> _Fragmento para leer_
--*--

Emilio Eduardo Massera, el hombre que estableció esa ley
tenebrosa y la selló con la recompensa sucia del botín
de guerra, fue mucho más que un comandante en jefe de la
armada, mucho más que un golpista, mucho más que un
dictador: sintetiza el extremo negro de nuestra cultura, la parte
más perversa de nuestra sociedad y por eso subió hasta
la cima del poder y hasta se propuso (con no pocas adhesiones) pasar
de ser un dictador militar para metamorfosearse en presidente elegido,
con aires incluso de socialdemócrata. Un sueño que
jamás acarició el único otro almirante del
siglo veinte que se atrevió a disputar el poder con el Ejército:
Isaac Francisco Rojas. Que también fue mucho más que
el segundo del general Pedro Eugenio Aramburu durante la autodenominada
Revolución Libertadora.
Menos frontal, menos ostensiblemente antiperonista que Rojas, el
Negro acarició un sueño de mutante: debía sucederse
a sí mismo a lomos de los que había derribado (los
peronistas derechistas que acompañaron a Isabel) y aun de
los que había asesinado o sometido a esclavitud (los peronistas
de izquierda).

--*--

> _Datos para revisar_
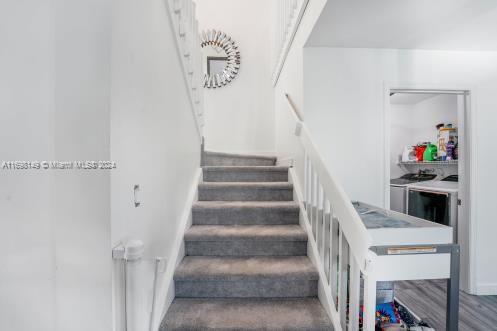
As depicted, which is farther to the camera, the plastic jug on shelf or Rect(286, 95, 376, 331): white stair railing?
the plastic jug on shelf

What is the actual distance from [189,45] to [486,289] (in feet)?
11.1

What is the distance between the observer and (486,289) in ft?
7.45

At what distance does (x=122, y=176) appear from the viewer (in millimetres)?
977

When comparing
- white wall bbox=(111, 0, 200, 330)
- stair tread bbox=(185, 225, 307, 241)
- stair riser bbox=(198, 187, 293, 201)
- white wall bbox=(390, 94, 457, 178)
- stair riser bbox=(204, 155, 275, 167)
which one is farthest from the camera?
white wall bbox=(390, 94, 457, 178)

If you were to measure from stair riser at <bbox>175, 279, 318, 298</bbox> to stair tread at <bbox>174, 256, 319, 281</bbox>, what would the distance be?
0.12ft

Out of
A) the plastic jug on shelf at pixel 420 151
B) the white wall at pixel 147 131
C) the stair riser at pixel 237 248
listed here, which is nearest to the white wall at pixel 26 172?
the white wall at pixel 147 131

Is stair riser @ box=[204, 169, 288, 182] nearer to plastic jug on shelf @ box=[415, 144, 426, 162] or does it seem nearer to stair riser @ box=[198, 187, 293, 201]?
stair riser @ box=[198, 187, 293, 201]

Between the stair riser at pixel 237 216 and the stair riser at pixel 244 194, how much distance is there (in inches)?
11.0

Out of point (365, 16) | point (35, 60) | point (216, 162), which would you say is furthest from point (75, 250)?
point (216, 162)

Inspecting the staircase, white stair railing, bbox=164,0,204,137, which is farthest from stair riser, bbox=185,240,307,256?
white stair railing, bbox=164,0,204,137

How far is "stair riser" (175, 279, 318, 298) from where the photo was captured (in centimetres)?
159

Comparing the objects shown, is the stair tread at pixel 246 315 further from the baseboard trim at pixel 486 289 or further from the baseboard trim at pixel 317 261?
the baseboard trim at pixel 486 289

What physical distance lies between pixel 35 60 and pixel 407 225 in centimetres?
188

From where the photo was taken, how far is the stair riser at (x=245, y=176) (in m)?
2.62
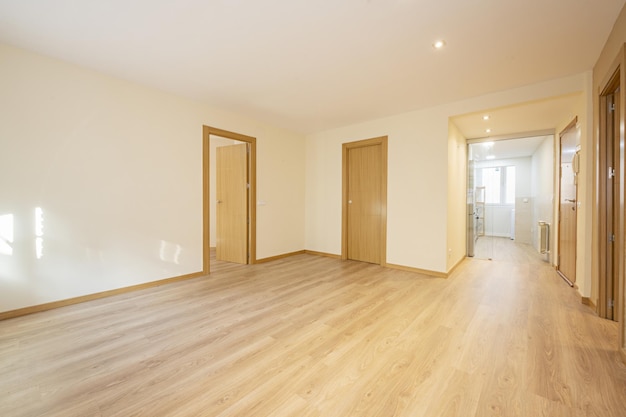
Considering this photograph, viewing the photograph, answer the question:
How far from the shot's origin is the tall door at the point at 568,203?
3.45 meters

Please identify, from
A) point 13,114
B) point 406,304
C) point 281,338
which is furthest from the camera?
point 406,304

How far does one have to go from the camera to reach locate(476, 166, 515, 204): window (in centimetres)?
561

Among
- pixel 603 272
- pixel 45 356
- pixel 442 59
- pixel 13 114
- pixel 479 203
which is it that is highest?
pixel 442 59

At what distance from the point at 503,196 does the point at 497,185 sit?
0.26 meters

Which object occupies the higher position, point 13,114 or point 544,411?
point 13,114

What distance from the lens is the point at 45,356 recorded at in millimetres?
1917

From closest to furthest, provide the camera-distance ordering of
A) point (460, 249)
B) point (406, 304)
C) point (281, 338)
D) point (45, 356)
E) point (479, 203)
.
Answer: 1. point (45, 356)
2. point (281, 338)
3. point (406, 304)
4. point (460, 249)
5. point (479, 203)

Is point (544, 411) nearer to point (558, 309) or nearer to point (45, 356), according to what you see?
point (558, 309)

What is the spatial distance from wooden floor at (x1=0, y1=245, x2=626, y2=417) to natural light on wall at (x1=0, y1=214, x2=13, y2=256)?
0.70 m

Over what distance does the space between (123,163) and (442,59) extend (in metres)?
3.87

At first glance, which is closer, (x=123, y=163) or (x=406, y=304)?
(x=406, y=304)

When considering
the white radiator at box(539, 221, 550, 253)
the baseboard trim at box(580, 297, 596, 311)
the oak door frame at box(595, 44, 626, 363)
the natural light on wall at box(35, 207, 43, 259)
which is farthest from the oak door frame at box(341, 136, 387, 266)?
the natural light on wall at box(35, 207, 43, 259)

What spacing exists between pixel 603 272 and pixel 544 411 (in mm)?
2068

--*--

> _Consigna_
Según el fragmento sobre Massera:
1. ¿Qué otro almirante del siglo veinte se atrevió a disputar el poder con el Ejército?
2. ¿De qué general fue segundo ese almirante durante la autodenominada Revolución Libertadora?
3. ¿Quiénes son, según el texto, "los que había derribado"?

> _Respuesta_
1. Isaac Francisco Rojas.
2. Del general Pedro Eugenio Aramburu.
3. Los peronistas derechistas que acompañaron a Isabel.